There is a certain amount of expected "lock-in" for social media and network effects, as you say.

I think there are classes of product that have an outsized amount of power and should be subject to more strict judgement on this however.

ISPs, payment processors, web browsers, general purpose operating systems, etc... all of these should not discriminate and give partners an unfair leg up.

Chrome should not block bing.com from loading, and should publish everything needed for anyone to write a webpage Chrome can render. Windows should not block iTunes from running, and should publish specs on how to write software for win32 APIs. iOS should publish airdrop specs to allow alternative implementations.

The rest of my complaints amount more to norms for certain things. It has become the norm that someone who sells digital books, music, or movies allows people to access them on the platforms they're on (spotify works on iOS and android, ditto for youtube music, etc etc). Apple is the only company I know of that abuses an OS+Media monopoly for basically all media, like Amazon has the Kindle, but they still let you read books on normal Android too. Apple is violating the norm in a way that feels intended to create an anti-competitive moat.
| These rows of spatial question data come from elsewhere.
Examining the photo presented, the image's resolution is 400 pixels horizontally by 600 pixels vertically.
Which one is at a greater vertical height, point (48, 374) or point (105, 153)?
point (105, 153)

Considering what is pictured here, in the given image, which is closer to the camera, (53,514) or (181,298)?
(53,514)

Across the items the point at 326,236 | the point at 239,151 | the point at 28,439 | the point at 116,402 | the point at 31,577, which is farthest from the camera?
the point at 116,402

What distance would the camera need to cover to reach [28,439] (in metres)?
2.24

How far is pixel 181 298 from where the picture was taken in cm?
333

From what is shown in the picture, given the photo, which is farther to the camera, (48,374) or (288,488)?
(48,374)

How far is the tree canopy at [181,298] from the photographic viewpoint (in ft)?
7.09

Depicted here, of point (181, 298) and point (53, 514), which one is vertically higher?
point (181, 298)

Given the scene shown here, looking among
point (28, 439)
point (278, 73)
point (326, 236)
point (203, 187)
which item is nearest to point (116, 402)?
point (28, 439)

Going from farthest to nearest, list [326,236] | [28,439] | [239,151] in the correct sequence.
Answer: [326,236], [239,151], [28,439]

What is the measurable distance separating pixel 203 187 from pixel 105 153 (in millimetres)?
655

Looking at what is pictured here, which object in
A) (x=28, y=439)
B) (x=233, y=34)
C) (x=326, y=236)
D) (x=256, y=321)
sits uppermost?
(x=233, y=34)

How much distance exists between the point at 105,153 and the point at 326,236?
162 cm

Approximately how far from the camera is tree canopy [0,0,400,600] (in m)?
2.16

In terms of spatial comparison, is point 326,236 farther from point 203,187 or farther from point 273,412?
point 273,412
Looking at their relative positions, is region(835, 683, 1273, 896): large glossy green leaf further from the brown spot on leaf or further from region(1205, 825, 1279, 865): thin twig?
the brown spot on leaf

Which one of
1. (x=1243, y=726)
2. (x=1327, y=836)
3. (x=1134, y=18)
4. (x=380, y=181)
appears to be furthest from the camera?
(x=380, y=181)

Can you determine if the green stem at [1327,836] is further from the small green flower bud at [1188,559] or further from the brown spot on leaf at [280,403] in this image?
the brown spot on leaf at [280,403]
Similarly, every other messaging app is cross-platform, and iMessage not being cross platform, banning users who use it on android (https://news.ycombinator.com/item?id=39156308), and refusing to publish their own android app, that also feels like it violates the norms of messaging apps in a way that is either gross incompetence, or anti-competitive.

I think Fortnite doesn't qualify as an "operating system" because it can't gatekeep how someone interacts with competitors. If, in some weird future, Epic started selling "Fortnight Decks" (like the steam deck), included the "Deck Apps" app store, and it became a general way of computing for some appreciable fraction of kids, then yes, I think that hypothetical "Deck Apps" store and the device could have such lock-in and I'd have the same complaints.

I also think if fortnight became the default way the next generation communicates (akin to iMessage), it would indeed be wildly anti-competitive if they partnered with Google, and made it so the chat app was only available on ChromeOS.

However, as it is now, Fortnite isn't violating norms, nor is it going out of its way to gatekeep access to the community, nor is it anyone's gateway to general computing, so it doesn't feel comparable to iMessage, nor to the app store.

Also, what do you mean by "coy" there? I don't understand the meaning in that context.